**Aufgabendetails:**
Wandeln Sie den Teil der folgenden Daten, der mit der Zeile beginnt, die „How much of“ enthält, und bis zum Ende der Daten reicht, in eine JSON-Liste von Zeichenketten um. Jede Zeile wird zu einer Zeichenkette, beide Enden sind eingeschlossen und Leerzeilen entfallen.
───── Bereitgestellte Daten ─────
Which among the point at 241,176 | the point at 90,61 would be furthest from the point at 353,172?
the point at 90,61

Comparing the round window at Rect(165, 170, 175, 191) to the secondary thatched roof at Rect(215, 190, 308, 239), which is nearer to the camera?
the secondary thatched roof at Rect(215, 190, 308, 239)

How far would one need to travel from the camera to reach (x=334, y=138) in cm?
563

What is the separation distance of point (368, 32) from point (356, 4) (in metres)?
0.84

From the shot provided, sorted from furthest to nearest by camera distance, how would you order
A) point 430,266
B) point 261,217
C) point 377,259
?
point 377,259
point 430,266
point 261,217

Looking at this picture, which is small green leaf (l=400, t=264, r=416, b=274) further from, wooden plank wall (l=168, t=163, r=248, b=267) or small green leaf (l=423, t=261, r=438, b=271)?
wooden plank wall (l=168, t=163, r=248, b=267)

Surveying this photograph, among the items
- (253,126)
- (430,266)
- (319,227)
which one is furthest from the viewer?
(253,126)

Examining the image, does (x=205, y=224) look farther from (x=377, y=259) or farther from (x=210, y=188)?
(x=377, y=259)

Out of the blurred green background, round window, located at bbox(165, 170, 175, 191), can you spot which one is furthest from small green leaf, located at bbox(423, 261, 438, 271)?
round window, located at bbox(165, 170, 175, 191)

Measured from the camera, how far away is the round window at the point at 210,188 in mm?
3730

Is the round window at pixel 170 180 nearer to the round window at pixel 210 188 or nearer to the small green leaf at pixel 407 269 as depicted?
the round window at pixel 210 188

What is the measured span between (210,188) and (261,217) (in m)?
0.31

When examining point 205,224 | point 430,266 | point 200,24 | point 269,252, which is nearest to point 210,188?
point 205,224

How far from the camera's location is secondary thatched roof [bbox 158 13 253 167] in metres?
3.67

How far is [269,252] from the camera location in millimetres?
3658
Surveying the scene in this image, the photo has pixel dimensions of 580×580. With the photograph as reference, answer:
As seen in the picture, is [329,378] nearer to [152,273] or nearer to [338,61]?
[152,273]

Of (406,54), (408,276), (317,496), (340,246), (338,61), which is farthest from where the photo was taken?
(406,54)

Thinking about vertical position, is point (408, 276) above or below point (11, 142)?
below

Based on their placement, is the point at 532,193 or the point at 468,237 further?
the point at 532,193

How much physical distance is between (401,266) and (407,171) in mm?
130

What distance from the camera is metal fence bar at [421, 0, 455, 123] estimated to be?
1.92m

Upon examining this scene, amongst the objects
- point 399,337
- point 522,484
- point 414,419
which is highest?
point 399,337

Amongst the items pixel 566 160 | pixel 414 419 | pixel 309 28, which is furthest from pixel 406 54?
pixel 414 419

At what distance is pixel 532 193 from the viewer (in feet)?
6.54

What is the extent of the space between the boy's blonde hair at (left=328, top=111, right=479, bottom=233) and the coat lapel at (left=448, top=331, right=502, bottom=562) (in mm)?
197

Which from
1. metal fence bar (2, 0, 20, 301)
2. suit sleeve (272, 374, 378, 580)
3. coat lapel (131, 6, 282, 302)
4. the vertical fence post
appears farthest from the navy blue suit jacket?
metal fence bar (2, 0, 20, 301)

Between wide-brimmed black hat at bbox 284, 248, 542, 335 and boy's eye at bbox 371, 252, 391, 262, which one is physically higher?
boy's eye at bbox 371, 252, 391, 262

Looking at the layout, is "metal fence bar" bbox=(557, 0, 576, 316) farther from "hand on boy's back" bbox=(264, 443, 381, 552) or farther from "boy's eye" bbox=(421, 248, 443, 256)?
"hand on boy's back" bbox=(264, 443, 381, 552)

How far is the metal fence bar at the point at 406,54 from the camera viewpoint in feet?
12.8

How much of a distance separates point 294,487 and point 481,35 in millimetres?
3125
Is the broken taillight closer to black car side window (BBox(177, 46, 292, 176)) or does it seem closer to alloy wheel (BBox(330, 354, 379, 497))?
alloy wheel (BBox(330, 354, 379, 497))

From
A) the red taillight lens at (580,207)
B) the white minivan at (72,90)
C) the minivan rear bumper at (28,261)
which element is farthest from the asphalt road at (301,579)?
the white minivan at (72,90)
─────
**Erwartete Antwort:**
[
  "How much of a distance separates point 294,487 and point 481,35 in millimetres?",
  "3125",
  "Is the broken taillight closer to black car side window (BBox(177, 46, 292, 176)) or does it seem closer to alloy wheel (BBox(330, 354, 379, 497))?",
  "alloy wheel (BBox(330, 354, 379, 497))",
  "From",
  "A) the red taillight lens at (580,207)",
  "B) the white minivan at (72,90)",
  "C) the minivan rear bumper at (28,261)",
  "which element is farthest from the asphalt road at (301,579)?",
  "the white minivan at (72,90)"
]